* Begin DOCUMENT EXCERPT *

The reason for Eusing is that it just cleans the obvious problems. I don't recommend as a full fledged solution, but it is the nicest little quick and dirty program I've found to eliminate the "little things" that cause problems. 

But, thanks for backing me up on most of my recommendations. I've been doing this for 20 years and sometimes I get stuck in a rut with my solutions and ignore new fixes out there.

As for Malwarebytes. I have worked on about 10 computers in the past two months that it was supposed to "fix" and/or "protect, so you can call me a little prejudice on that one.

Firefox with the latest updates seems to do some strange things lately. I'm wondering if anyone else is seeing this trend. I have switched over to Google Chrome because of this which I like much better.


----------



## night_shift (Sep 8, 2009)

Respect to your experience, cos thats what this game is all about. Some things work for some and vice versa.

I find having all the freeware stuff on your rig costs nothing and one will find something the other cant....... we win.

About the registry, I am confident to dable manually and I always believe....if it aint broke dont fix it. Again if it works for you time after time then, hey what the hek!

Can't comment on Firefox but IE is years ahead now (shame cos I like alternatives to Windows) you have the experience there then.

Flasetta take what you can out of joten, WanderingDawg and myself's experiences and let us know how you get on :wink:


----------



## WanderingDawg (Feb 6, 2010)

Try Chrome. I was skeptical at first, but I have fallen in love with it.

The registry is a very scary place. I will go into it if necessary, but it is not something I like doing. 

Freeware and Open Source Rulz. The only paid program I have on my system at the moment is Windows XP and I would get rid of it if Umbuntu was compatible with more things.

* End DOCUMENT EXCERPT *
* Begin GIVEN INFORMATION *

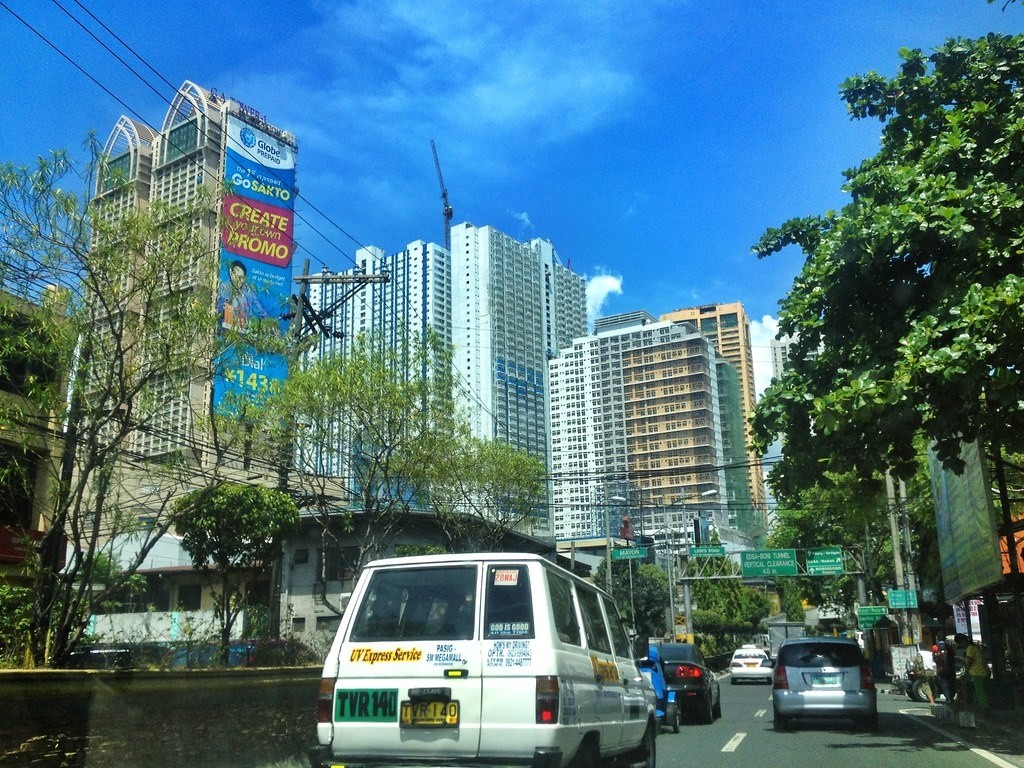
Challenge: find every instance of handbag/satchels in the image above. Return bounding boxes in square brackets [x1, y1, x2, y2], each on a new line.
[937, 650, 951, 677]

* End GIVEN INFORMATION *

### WHAT NEEDS TO BE DONE
Decide whether each statement agrees with the forum thread, answering yes or no and quoting the words that settle it. 1. The first poster moved from Firefox to Google Chrome. 2. night_shift advises making registry changes even when nothing is wrong. 3. WanderingDawg's only paid program is Windows XP.

### TASK ANSWER
1. Yes: "I have switched over to Google Chrome because of this which I like much better."
2. No: "if it aint broke dont fix it."
3. Yes: "The only paid program I have on my system at the moment is Windows XP"